▸ Extrait du document

#####

Cette passion l'a naturellement conduit à devenir un mécène et à cet égard il a beaucoup œuvré au sein de l'association des Amis américains du Louvre qui a multiplié les soutiens et les donations au plus grand musée français .
Mais ce soir, plus qu'au mécène, c'est au collectionneur que nous rendons hommage, à l'esthète, à l'admirateur de la France, de sa culture et de son histoire .
En ce domaine l'apport de Christopher Forbes repose sur un paradoxe . Alors que la France a compté tant de souverains prestigieux, dont les règnes ont eu un rayonnement mondial, il a jeté son dévolu sur un empereur dénigré par trop d'historiens et que la mémoire collective a relégué dans les oubliettes du passé . Un tel choix, qui s'inscrit à contre-courant, souligne une injustice à laquelle il est temps de mettre fin car peu à peu la France reconnait sa dette envers Napoléon III.
Napoléon III s'impose d'abord comme un visionnaire. Presque un siècle et demi avant les accords de Maastricht (1992), il avait imaginé les « Etats-Unis d'Europe » .  A ses yeux la France était destinée à devenir l'arbitre de l'Europe dont les problèmes  devaient être réglés par le biais de congrès et de conférences .
Il rechercha donc des appuis et en premier lieu, l'alliance anglaise .
Certes, les vues de Napoléon III furent contrariées par la Russie et par l'Autriche, mais il n'en n'avait pas moins envisagé la construction politique d'une union européenne ayant la France au sommet .
Napoléon III a aussi été un apôtre des libertés et de l'émancipation des classes populaires .
S'agissant des libertés, il les a défendues à la fois en Europe et en France . Très tôt porté par le cosmopolitisme des Lumières et par l'idéal romantique, il prend en effet parti pour le « droit des peuples à disposer d'eux-mêmes » ce qui va justifier ce qu'il nommera sa « mission européenne » :  aider les nationalités à former des Etats .

#####

▸ À faire
1: D'après l'extrait sur Napoléon III, quelle alliance l'empereur rechercha-t-il en premier lieu ?
2: Reprenez l'extrait sur Napoléon III là où il s'arrête et poursuivez-le de quelques phrases.
Ce matériel n'a aucun rapport avec l'extrait.

Enregistrements du jeu de données:
#####

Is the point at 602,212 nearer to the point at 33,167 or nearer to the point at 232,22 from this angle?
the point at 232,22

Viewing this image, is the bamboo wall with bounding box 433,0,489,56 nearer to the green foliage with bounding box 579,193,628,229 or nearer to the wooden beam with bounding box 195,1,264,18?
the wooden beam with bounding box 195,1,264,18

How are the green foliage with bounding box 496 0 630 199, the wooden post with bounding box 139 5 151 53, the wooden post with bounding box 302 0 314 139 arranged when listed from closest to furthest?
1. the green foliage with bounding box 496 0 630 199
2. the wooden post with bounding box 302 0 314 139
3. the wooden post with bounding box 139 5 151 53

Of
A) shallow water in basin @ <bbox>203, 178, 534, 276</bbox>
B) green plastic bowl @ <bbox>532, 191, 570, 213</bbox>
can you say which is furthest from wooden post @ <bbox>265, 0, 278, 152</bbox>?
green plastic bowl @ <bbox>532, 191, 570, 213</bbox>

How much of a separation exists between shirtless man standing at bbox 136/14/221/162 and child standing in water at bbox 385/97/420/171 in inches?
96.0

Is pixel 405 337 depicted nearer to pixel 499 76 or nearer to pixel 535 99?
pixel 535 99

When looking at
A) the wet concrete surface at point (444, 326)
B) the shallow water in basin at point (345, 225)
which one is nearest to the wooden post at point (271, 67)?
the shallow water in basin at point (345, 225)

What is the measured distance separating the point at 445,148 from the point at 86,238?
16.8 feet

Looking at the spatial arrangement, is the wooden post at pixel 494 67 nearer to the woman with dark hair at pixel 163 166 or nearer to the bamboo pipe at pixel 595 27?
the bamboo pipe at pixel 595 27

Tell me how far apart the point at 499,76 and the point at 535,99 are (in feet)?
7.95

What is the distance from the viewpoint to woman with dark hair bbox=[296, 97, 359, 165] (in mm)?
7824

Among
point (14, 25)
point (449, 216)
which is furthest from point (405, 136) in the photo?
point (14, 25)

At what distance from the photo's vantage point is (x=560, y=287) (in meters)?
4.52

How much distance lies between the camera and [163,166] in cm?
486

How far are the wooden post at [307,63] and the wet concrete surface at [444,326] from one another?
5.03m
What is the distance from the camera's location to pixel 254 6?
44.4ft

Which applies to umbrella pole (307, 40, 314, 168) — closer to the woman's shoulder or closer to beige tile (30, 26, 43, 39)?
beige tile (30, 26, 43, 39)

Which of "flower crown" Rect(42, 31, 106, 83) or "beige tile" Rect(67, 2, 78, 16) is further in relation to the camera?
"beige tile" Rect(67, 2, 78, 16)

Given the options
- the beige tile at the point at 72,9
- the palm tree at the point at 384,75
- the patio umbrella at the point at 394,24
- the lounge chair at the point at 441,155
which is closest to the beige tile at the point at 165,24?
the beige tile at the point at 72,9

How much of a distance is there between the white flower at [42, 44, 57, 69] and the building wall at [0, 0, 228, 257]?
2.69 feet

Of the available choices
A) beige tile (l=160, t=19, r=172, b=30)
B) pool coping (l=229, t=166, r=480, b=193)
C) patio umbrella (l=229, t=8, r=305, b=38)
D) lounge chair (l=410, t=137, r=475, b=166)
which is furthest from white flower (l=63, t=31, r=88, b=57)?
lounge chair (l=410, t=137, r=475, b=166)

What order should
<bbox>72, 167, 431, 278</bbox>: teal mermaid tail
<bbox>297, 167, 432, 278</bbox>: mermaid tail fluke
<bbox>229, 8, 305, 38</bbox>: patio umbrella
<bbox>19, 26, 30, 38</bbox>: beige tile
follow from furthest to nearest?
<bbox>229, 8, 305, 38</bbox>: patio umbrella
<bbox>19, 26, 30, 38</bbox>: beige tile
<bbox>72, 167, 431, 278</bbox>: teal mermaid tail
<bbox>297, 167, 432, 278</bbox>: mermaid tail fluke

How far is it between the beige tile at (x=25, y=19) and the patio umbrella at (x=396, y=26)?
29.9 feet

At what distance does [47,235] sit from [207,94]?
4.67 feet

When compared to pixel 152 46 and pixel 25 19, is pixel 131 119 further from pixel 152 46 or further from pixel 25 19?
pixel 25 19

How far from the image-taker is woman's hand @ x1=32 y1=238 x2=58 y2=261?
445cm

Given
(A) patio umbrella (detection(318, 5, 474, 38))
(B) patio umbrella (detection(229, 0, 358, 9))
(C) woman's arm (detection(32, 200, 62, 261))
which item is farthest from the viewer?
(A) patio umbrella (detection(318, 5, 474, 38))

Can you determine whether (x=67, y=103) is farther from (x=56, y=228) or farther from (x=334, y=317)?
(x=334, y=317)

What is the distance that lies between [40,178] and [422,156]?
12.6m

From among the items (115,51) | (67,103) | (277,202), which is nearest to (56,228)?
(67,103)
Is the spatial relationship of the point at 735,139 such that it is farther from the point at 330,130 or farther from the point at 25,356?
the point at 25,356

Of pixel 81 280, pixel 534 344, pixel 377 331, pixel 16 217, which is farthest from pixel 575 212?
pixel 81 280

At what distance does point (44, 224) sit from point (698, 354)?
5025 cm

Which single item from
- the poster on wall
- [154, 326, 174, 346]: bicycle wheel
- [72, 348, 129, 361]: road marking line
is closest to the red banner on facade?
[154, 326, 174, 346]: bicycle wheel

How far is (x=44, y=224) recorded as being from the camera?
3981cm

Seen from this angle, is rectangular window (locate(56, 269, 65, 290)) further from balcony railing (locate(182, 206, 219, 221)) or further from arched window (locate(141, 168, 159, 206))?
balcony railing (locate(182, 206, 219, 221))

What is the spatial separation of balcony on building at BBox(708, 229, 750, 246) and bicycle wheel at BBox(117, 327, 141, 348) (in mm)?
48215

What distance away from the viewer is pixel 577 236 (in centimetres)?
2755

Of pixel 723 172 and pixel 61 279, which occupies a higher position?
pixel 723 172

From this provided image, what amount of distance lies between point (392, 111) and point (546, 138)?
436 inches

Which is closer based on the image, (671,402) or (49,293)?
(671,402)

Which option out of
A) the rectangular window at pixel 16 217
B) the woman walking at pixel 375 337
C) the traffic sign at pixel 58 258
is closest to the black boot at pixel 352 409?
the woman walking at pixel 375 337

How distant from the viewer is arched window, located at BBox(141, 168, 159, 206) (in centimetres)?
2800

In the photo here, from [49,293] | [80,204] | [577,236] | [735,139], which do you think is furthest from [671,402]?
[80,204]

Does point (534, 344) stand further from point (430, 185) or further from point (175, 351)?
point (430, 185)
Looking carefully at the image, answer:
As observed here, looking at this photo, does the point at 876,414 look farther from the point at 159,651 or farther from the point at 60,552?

#####

▸ Réponses par tâche
1: L'alliance anglaise.

2:
Quant aux libertés intérieures, elles progressent nettement à partir de 1860 .  « Nous voulons cette liberté, déclare Napoléon III, qui éclaire, qui contrôle, qui discute les actes du gouvernement et non celle qui devient une arme pour le miner sourdement » .
La liberté de la presse s'accroît, le droit de réunion apparaît et, pour la première fois depuis la Révolution française, l'autorité politique se penche sur la condition des classes laborieuses .
Celles-ci ont toujours préoccupé Napoléon III . En 1844 il avait conçu un programme économique et social présenté dans son livre intitulé l'Extinction du paupérisme . Dans cet esprit, il encourage les  créations de crèches, les aides à la construction de logements ouvriers, les sociétés de secours mutuel .
Napoléon III a  fait entrer la France dans la modernité grâce à un compromis entre le dirigisme et le libéralisme .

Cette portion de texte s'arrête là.